((
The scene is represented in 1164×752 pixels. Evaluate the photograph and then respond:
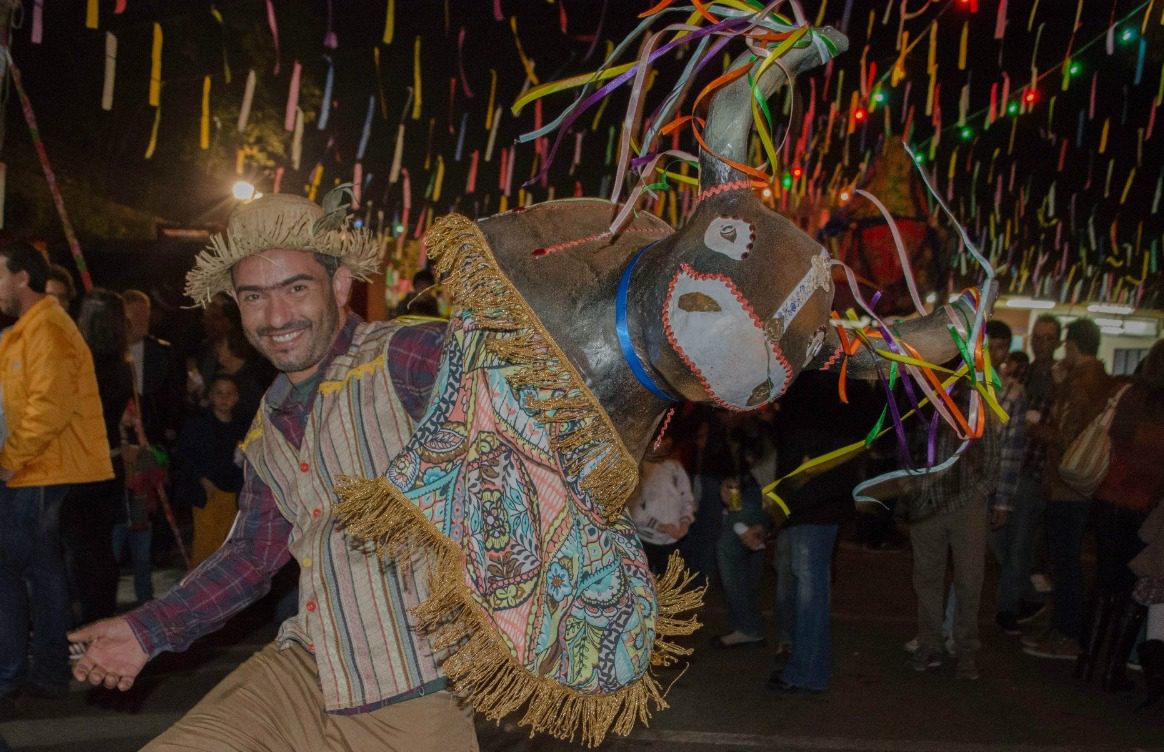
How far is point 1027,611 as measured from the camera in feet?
24.5

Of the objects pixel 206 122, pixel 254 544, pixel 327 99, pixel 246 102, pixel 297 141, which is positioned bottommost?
pixel 254 544

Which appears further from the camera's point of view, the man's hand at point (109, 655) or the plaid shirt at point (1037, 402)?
the plaid shirt at point (1037, 402)

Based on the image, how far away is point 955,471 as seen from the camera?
6.18 m

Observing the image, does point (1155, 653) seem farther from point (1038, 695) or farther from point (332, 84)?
point (332, 84)

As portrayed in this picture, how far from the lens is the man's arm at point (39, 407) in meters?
5.18

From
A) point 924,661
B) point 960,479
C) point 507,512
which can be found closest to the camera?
point 507,512

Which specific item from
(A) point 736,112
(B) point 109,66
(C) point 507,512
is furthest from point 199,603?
(B) point 109,66

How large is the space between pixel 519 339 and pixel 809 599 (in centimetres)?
411

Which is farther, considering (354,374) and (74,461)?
(74,461)

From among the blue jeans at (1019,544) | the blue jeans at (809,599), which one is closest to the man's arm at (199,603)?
the blue jeans at (809,599)

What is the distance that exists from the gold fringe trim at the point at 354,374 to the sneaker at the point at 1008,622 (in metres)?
6.00

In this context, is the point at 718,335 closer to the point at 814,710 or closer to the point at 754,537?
the point at 814,710

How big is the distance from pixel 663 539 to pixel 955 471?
1751 millimetres

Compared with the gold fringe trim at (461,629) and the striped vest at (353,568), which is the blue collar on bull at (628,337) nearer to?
the gold fringe trim at (461,629)
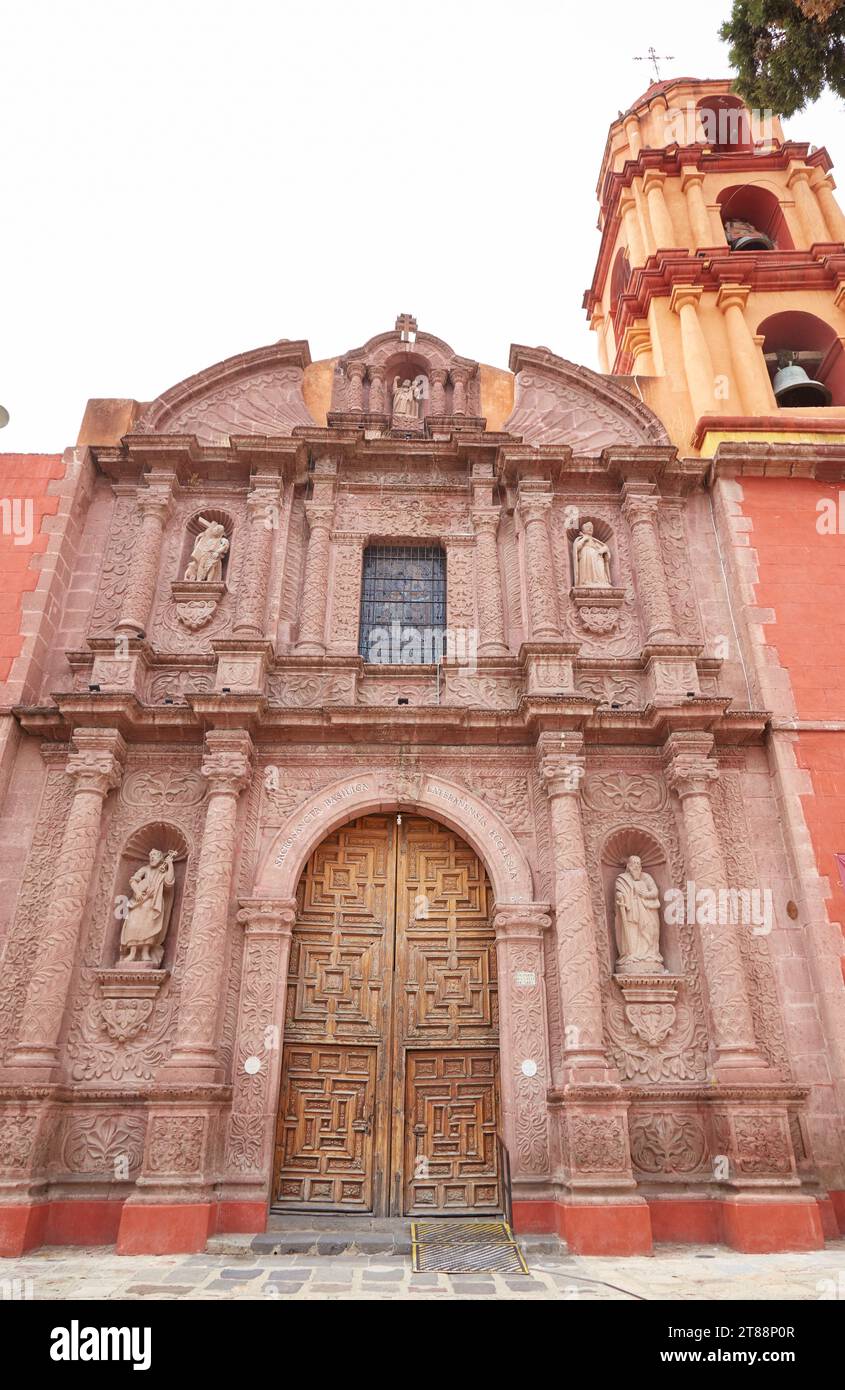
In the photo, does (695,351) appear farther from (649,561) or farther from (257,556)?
(257,556)

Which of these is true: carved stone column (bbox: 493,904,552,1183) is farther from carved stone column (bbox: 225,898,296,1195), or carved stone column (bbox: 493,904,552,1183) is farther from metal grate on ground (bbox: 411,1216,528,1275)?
carved stone column (bbox: 225,898,296,1195)

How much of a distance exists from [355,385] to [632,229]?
6.98 metres

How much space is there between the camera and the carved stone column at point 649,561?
10219 millimetres

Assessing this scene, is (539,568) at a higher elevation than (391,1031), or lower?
higher

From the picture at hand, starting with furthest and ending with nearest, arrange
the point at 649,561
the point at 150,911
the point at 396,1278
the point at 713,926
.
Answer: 1. the point at 649,561
2. the point at 150,911
3. the point at 713,926
4. the point at 396,1278

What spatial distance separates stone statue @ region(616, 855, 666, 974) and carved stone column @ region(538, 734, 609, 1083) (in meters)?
0.43

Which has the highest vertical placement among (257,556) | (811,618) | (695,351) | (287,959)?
(695,351)

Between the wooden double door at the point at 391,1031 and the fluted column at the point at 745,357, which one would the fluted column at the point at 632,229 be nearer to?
the fluted column at the point at 745,357

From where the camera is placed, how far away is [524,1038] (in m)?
8.05

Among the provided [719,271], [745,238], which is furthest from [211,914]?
[745,238]

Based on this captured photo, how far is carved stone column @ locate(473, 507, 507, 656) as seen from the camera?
10.2 meters

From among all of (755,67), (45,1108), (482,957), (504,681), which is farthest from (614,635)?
(45,1108)

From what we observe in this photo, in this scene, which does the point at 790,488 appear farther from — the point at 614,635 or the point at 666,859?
the point at 666,859

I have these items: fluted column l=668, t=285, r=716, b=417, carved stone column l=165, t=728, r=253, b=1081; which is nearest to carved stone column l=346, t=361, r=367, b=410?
fluted column l=668, t=285, r=716, b=417
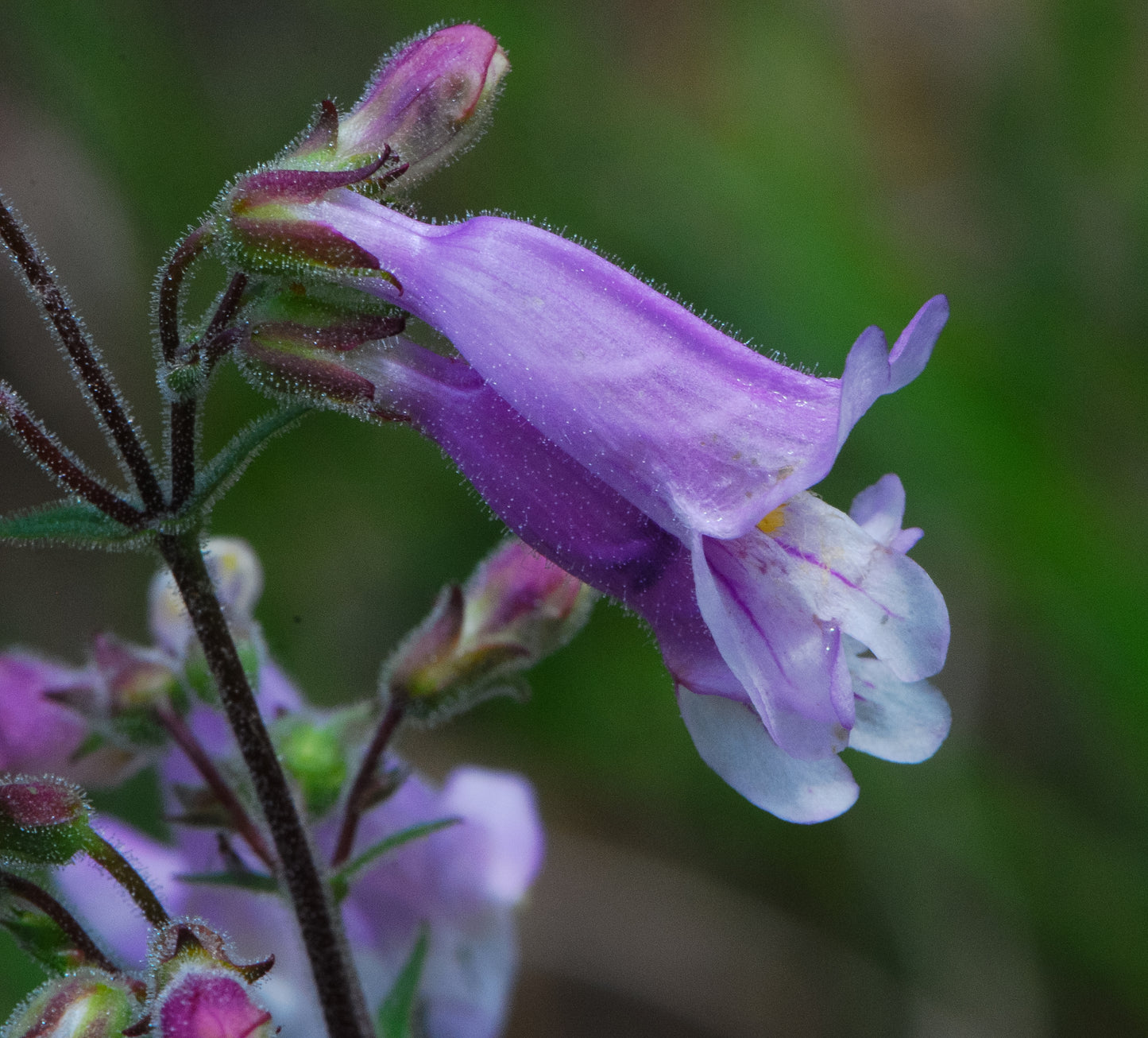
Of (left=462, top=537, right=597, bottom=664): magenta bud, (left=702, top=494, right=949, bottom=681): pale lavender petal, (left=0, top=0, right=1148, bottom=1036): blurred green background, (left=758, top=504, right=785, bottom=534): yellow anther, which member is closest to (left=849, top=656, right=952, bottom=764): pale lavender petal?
(left=702, top=494, right=949, bottom=681): pale lavender petal

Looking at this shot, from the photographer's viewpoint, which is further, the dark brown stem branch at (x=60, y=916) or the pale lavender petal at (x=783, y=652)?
the dark brown stem branch at (x=60, y=916)

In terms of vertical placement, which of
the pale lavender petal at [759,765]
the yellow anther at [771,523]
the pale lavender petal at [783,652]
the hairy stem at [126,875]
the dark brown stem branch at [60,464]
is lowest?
the hairy stem at [126,875]

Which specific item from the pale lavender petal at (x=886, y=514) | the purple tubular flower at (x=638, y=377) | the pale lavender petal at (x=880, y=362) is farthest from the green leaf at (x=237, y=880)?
the pale lavender petal at (x=880, y=362)

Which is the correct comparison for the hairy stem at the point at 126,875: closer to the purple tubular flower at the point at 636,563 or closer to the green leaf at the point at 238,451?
the green leaf at the point at 238,451

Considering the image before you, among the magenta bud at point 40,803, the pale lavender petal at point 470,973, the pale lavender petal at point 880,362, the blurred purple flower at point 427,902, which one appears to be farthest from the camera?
the pale lavender petal at point 470,973

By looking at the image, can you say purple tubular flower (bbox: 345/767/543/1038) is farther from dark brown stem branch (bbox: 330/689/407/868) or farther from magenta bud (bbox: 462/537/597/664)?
magenta bud (bbox: 462/537/597/664)

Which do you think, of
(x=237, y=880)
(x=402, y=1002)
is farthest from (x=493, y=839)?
(x=237, y=880)

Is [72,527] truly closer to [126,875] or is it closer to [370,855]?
[126,875]
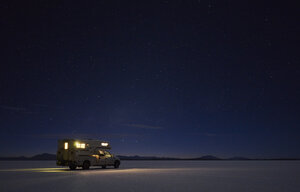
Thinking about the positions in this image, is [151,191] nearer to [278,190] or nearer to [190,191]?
[190,191]

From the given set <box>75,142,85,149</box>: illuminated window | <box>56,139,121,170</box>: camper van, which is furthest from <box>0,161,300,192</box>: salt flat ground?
<box>75,142,85,149</box>: illuminated window

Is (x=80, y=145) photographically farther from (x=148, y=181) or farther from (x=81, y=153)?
(x=148, y=181)

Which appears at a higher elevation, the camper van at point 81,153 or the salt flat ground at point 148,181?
the camper van at point 81,153

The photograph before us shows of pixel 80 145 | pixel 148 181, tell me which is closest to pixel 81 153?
pixel 80 145

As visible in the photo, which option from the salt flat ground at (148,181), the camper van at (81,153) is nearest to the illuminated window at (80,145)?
the camper van at (81,153)

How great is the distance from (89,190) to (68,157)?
699 inches

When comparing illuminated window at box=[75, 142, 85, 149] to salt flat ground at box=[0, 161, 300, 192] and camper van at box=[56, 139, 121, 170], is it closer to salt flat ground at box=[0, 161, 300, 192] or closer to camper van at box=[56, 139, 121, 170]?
camper van at box=[56, 139, 121, 170]

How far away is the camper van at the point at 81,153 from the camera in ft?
108

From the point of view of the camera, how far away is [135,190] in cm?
1617

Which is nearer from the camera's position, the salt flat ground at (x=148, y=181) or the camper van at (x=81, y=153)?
the salt flat ground at (x=148, y=181)

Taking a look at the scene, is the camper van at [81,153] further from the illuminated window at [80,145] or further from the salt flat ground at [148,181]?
the salt flat ground at [148,181]

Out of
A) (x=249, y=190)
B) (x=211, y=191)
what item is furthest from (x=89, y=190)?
(x=249, y=190)

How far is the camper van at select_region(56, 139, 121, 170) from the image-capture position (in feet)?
108

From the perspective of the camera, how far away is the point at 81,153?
1308 inches
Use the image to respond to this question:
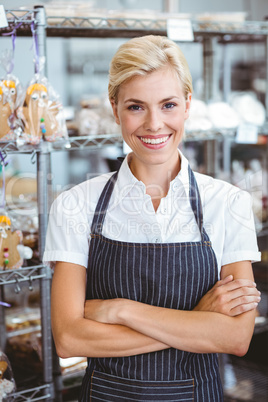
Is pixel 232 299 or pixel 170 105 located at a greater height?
pixel 170 105

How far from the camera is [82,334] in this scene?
51.2 inches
))
Reproduce every line above word for word, omitting the pictures.

Exercise solution:
The scene is represented in 1164×752 pixels. Evaluate the photograph and then respond:
How far is point 1027,611 as measured from the camera in feet?
24.5

Of the objects pixel 206 122, pixel 254 544, pixel 327 99, pixel 246 102, pixel 297 141, which is positioned bottommost?
pixel 254 544

Which appears further from the camera's point of view, the man's hand at point (109, 655) or the plaid shirt at point (1037, 402)?
the plaid shirt at point (1037, 402)

Based on the image, how far away is point 955,471 as seen from the camera?
6.18 m

Observing the image, does point (1155, 653) seem farther from point (1038, 695) or farther from point (332, 84)?
point (332, 84)

As portrayed in this picture, how far from the lens is the man's arm at point (39, 407) in meters?
5.18

From
A) point 924,661
B) point 960,479
C) point 507,512
which can be found closest to the camera?
point 507,512

Which specific item from
(A) point 736,112
(B) point 109,66
(C) point 507,512
is furthest from point 199,603?
(B) point 109,66

How large is the space between pixel 519 339 and pixel 809 599 (in centimetres)?
411

Which is farther, considering (354,374) and (74,461)?
(74,461)

From among the blue jeans at (1019,544) | the blue jeans at (809,599), which one is closest to the man's arm at (199,603)?
the blue jeans at (809,599)

What is the distance that exists from the gold fringe trim at the point at 354,374 to the sneaker at the point at 1008,622 (in metres)?
6.00

In this context, is the point at 718,335 closer to the point at 814,710 or closer to the point at 754,537?
the point at 814,710

How big is the distance from pixel 663 539 to pixel 955 471?
1751 millimetres

Compared with the gold fringe trim at (461,629) and the striped vest at (353,568), which is the blue collar on bull at (628,337) nearer to?
the gold fringe trim at (461,629)
In the photo, does (695,351) appear farther from (649,561) or farther from (257,556)?
(257,556)

Which of these is true: carved stone column (bbox: 493,904,552,1183) is farther from carved stone column (bbox: 225,898,296,1195), or carved stone column (bbox: 493,904,552,1183) is farther from metal grate on ground (bbox: 411,1216,528,1275)?
carved stone column (bbox: 225,898,296,1195)

How much of a distance exists from [355,385] to [632,229]?
6.98 metres

How much space is there between the camera and the carved stone column at point 649,561?
10219 millimetres

Assessing this scene, is (539,568) at a higher elevation than (391,1031), or lower?
higher

From the picture at hand, starting with furthest and ending with nearest, arrange
the point at 649,561
the point at 150,911
the point at 396,1278
the point at 713,926
.
Answer: 1. the point at 649,561
2. the point at 150,911
3. the point at 713,926
4. the point at 396,1278

What spatial distance separates stone statue @ region(616, 855, 666, 974) and carved stone column @ region(538, 734, 609, 1083) (in meters)?
0.43

Which has the highest vertical placement among (257,556) | (811,618) | (695,351) | (287,959)?
(695,351)

Between the wooden double door at the point at 391,1031 and the fluted column at the point at 745,357, which one would the fluted column at the point at 632,229 be nearer to?
the fluted column at the point at 745,357

From where the camera is placed, how far away is [524,1038] (in m)?
8.05

Among the provided [719,271], [745,238], which is furthest from [211,914]?
[745,238]

Based on this captured photo, how far is carved stone column @ locate(473, 507, 507, 656) as seen from the camera?
10.2 meters

From among all of (755,67), (45,1108), (482,957), (504,681), which is farthest from (614,635)?
(45,1108)

From what we observe in this photo, in this scene, which does the point at 790,488 appear farther from — the point at 614,635 or the point at 666,859?
the point at 666,859

I have these items: fluted column l=668, t=285, r=716, b=417, carved stone column l=165, t=728, r=253, b=1081; which is nearest to carved stone column l=346, t=361, r=367, b=410?
fluted column l=668, t=285, r=716, b=417
Of (left=462, top=537, right=597, bottom=664): magenta bud, (left=702, top=494, right=949, bottom=681): pale lavender petal, (left=0, top=0, right=1148, bottom=1036): blurred green background, (left=758, top=504, right=785, bottom=534): yellow anther, which member is closest to (left=849, top=656, right=952, bottom=764): pale lavender petal?
(left=702, top=494, right=949, bottom=681): pale lavender petal

Looking at this shot, from the photographer's viewpoint, which is further, the dark brown stem branch at (x=60, y=916) or the pale lavender petal at (x=783, y=652)?
the dark brown stem branch at (x=60, y=916)

In terms of vertical placement, which of
the pale lavender petal at [759,765]
the yellow anther at [771,523]
the pale lavender petal at [783,652]
the hairy stem at [126,875]
the dark brown stem branch at [60,464]
is lowest?
the hairy stem at [126,875]

Which specific item from the pale lavender petal at (x=886, y=514) | the purple tubular flower at (x=638, y=377) | the pale lavender petal at (x=880, y=362) is farthest from the green leaf at (x=237, y=880)?
the pale lavender petal at (x=880, y=362)

Which is the correct comparison for the hairy stem at the point at 126,875: closer to the purple tubular flower at the point at 636,563 or closer to the green leaf at the point at 238,451?
the green leaf at the point at 238,451

Considering the image before you, among the magenta bud at point 40,803, the pale lavender petal at point 470,973, the pale lavender petal at point 880,362, the blurred purple flower at point 427,902, which one appears to be farthest from the camera?
the pale lavender petal at point 470,973

By looking at the image, can you say purple tubular flower (bbox: 345/767/543/1038) is farther from dark brown stem branch (bbox: 330/689/407/868) or farther from magenta bud (bbox: 462/537/597/664)?
magenta bud (bbox: 462/537/597/664)

Which do you think, of
(x=237, y=880)
(x=402, y=1002)
is farthest from (x=493, y=839)?
(x=237, y=880)

Is [72,527] truly closer to [126,875] or is it closer to [370,855]?
[126,875]
Thinking about the positions in this image, is [151,191] nearer to [278,190] or nearer to [190,191]?
[190,191]

From the given set <box>75,142,85,149</box>: illuminated window | <box>56,139,121,170</box>: camper van, which is furthest from <box>0,161,300,192</box>: salt flat ground?
<box>75,142,85,149</box>: illuminated window

Is (x=80, y=145) photographically farther from (x=148, y=181) or farther from (x=81, y=153)?
(x=148, y=181)

Which appears at a higher elevation, the camper van at point 81,153 or the salt flat ground at point 148,181?
the camper van at point 81,153

The photograph before us shows of pixel 80 145 | pixel 148 181, tell me which is closest to pixel 81 153?
pixel 80 145

As visible in the photo, which option from the salt flat ground at (148,181), the camper van at (81,153) is nearest to the illuminated window at (80,145)?
the camper van at (81,153)

How great is the distance from (89,190) to (68,157)?
699 inches

When comparing illuminated window at box=[75, 142, 85, 149] to salt flat ground at box=[0, 161, 300, 192] and camper van at box=[56, 139, 121, 170], is it closer to salt flat ground at box=[0, 161, 300, 192] or closer to camper van at box=[56, 139, 121, 170]?
camper van at box=[56, 139, 121, 170]

How far away is the camper van at the point at 81,153 from the camera in ft?
108

From the point of view of the camera, how far away is [135,190] in cm?
1617

Which is nearer from the camera's position, the salt flat ground at (x=148, y=181) or the camper van at (x=81, y=153)?
the salt flat ground at (x=148, y=181)

Taking a look at the scene, is the camper van at [81,153] further from the illuminated window at [80,145] or further from the salt flat ground at [148,181]?
the salt flat ground at [148,181]

Out of
A) (x=249, y=190)
B) (x=211, y=191)
what item is furthest from (x=89, y=190)?
(x=249, y=190)

How far is the camper van at select_region(56, 139, 121, 170) from the image-capture position (in feet)?
108

From the perspective of the camera, how far away is the point at 81,153?
1308 inches
Use the image to respond to this question:
Is pixel 232 299 or pixel 170 105 located at a greater height?
pixel 170 105

How far from the camera is [82,334] in this scene?
51.2 inches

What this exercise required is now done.